Extracted records:
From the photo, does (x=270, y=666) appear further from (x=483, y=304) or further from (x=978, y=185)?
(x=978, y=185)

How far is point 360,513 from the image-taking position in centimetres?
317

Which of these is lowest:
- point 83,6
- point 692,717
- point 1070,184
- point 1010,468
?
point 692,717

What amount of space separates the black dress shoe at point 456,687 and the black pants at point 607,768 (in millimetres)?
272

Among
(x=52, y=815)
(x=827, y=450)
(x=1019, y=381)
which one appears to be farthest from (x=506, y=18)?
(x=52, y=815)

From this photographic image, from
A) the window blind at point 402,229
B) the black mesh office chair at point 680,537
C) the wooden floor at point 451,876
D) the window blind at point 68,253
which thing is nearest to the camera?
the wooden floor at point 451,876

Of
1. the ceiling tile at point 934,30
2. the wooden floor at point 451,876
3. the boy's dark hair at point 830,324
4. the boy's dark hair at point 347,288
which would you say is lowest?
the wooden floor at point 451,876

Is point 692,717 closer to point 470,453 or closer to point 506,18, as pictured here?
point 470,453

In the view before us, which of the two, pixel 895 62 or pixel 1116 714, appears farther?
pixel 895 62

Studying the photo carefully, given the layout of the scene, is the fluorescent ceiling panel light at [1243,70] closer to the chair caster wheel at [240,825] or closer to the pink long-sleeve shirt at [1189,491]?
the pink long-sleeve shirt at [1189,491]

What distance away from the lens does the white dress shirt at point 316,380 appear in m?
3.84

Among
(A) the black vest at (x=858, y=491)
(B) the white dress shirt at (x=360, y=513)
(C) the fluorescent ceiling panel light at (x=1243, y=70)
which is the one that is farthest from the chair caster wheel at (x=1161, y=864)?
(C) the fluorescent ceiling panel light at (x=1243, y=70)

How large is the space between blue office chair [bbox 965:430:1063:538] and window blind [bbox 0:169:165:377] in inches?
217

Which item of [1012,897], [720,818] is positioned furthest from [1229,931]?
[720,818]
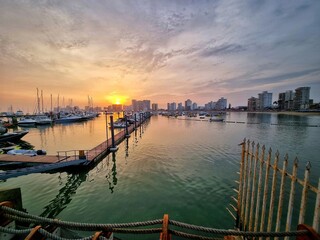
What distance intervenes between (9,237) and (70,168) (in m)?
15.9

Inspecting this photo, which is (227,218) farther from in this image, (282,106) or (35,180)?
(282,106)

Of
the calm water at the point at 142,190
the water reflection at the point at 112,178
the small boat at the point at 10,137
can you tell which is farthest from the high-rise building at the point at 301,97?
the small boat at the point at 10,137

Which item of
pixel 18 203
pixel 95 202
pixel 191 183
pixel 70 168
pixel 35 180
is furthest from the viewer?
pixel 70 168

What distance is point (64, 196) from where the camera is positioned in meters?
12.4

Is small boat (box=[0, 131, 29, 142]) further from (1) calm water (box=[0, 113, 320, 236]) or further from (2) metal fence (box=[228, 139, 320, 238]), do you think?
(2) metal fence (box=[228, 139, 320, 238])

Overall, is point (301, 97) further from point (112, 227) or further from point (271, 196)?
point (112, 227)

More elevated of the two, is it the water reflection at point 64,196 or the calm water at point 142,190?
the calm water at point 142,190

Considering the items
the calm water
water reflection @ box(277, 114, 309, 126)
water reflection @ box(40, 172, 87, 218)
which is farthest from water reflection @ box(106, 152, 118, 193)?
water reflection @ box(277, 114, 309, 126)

==

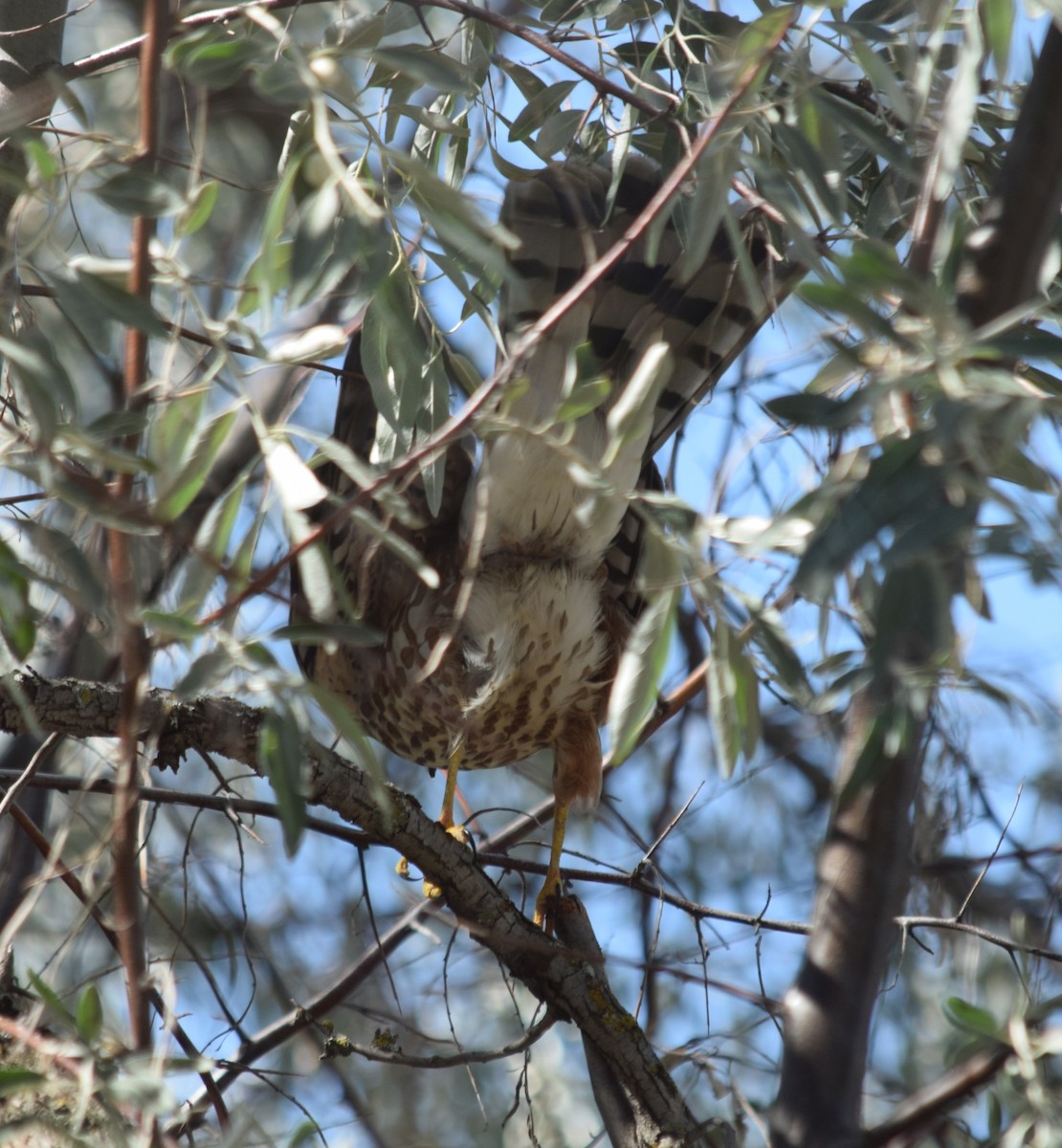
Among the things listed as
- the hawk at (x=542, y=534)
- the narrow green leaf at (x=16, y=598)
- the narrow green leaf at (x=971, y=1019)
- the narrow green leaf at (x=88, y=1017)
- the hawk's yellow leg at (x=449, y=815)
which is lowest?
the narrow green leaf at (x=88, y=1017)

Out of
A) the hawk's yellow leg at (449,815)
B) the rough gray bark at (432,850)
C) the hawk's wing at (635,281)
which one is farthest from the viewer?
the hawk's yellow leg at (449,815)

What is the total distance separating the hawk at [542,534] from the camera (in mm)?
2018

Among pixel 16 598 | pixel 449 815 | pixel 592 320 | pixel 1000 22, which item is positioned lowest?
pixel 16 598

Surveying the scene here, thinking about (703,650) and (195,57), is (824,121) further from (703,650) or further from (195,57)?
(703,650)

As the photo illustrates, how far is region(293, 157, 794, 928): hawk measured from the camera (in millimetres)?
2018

To do:
Show every line of the items above that contains the string "image". Case counts.

Result of this task:
How far is point 360,513 from the image-taking position in centimetres?
From this photographic image, from
Inspecting this photo, which is (227,218) farther from in this image, (282,106) or (35,180)?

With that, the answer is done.